--- START Document section ---
Rabbi Samuel M. Cohon, Temple Emanu-El of Tucson

A Jewish man buys a talking parrot, and discovers his previous owner was a Chazan, a cantor, and that this is no ordinary bird. This parrot is spectacular: not only can he speak normal English, but he also knows the entire High Holiday Hebrew liturgy by heart, and sings all the prayers beautifully, all the time.  All day, every day, it's avinu malkeinu.  The man is very excited, and begins telling the guys at the minyan about this amazing bird who, he swears, will be able to daven the entire service on Rosh Hashanah.  Well, minyan guys being what they are, they all scoff, one thing leads to another, and pretty soon there's serious money being laid down over whether the parrot can really daven for yomtov.  The parrot's owner figures he has a sure thing; he's heard the parrot's hin'ni, and knows just how great the bird is, and he takes every bet.  Within a few minutes he is covering thousands of dollars in wagers.

 

Rosh Hashanah morning rolls around, and the man brings his parrot into shul, sets him up on the bimah, opens his little parrot machzor for him, and sits back.  The entire congregation waits--and waits, and waits.  Nothing.  The parrot won't make a sound.  His owner cajoles him, tries to bribe him with tiny pieces of apples and honey, begs him—but nothing.  Finally, in humiliation, he admits defeat, returns the parrot to his cage, and leaves the synagogue. 

 

As soon as he gets outside the man starts threatening the parrot. "I've never been so humiliated in my life.  You cost me thousands!  You miserable clot of feathers, I'm going to have you stuffed, I'm going to have you fricasseed, you'll wish you never double-crossed me..."

 

The parrot comes to life with a squawk: "Sha, already," he says.  "Think of the odds we'll get on Yom Kippur!"   

 

I’ve been thinking about Rosh HaShanah sermons—how, in a way, they are really just like that davening parrot.  They are set-ups for Yom Kippur.  Rosh HaShanah is Yom haDin, the Day of Judgment, of course: but in reality we know that, even though the services are longer and the content is more serious, Rosh HaShanah is really no more than an appetizer, a forshbeis before the really biggest-of-the-big holy day, Yom Kippur.

 

It’s as the B’rosh HaShanah section of the Unetaneh Tokef prayer tells us, on Rosh HaShanah it is written, and on Yom Kippur it is sealed—and anyone knows that what really matters is not what is written but what is sealed.  Which means that we often use Rosh HaShanah as a kind of rehearsal for Yom Kippur: all the repentance and prayer you can stand in 2 and a half hours, followed by a very nice lunch with family and friends.  A bit of self-correction, of course, but accompanied by shofars and apples and honey and a lovely meal with good desserts.  Yom Kippur, of course, is another matter: no food, no water, just atonement all day long.
--- END Document section ---
**Problem 1:**
Answer these questions about the Rosh HaShanah sermon:
(a) Where in the shul does the man set up his parrot?
(b) What does the owner try to bribe the parrot with?
(c) According to the Unetaneh Tokef prayer, what happens on Rosh HaShanah and what happens on Yom Kippur?
**Problem 2:** In the Rosh HaShanah sermon, what does the owner do to get the silent parrot to sing before he admits defeat? List each attempt.
**Problem 3:** Can you carry the Rosh HaShanah sermon forward from the point where it stops?
These records have nothing to do with the sermon above.
--- START Material provided ---
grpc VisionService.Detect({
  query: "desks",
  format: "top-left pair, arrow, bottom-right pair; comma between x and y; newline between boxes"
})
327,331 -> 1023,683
--- END Material provided ---
**Response 1:**
(a) On the bimah.
(b) Tiny pieces of apples and honey.
(c) On Rosh HaShanah it is written, and on Yom Kippur it is sealed.

**Response 2:**
- He cajoles him.
- He tries to bribe him with tiny pieces of apples and honey.
- He begs him.

**Response 3:**
 

So just how do we go about transforming Rosh HaShanah, which after all is the second most important Jewish holiday of the year, into something more substantial?  How do we seek to make Rosh HaShanah into something more meaningful than a complex service followed by a good time with friends?

 

In short, what constitutes the real message of Rosh HaShanah?

 

The concept of change is central to this entire High Holy Day period, but it is perhaps most important on Rosh HaShanah.  The word Shanah means year; but it has within it the Hebrew for m’shaneh, change.  On Yom Kippur we are supposed to be completing a process of change that has begun earlier.  But on Rosh HaShanah we are to look at our lives as they are, and see what changes we must make. 

 

An Israeli song of my youth had a wonderful, utopian refrain: ani v’ata m’shaneh et ha’olam: you and I can change the world.  Eric Clapton copied that idea about two decades later, and won a Grammy for it: we can change the world.  You can change the world…  But the better theme on Rosh HaShanah would be you can change yourself.  You can re-make who you are into someone closer to the person you would like to be.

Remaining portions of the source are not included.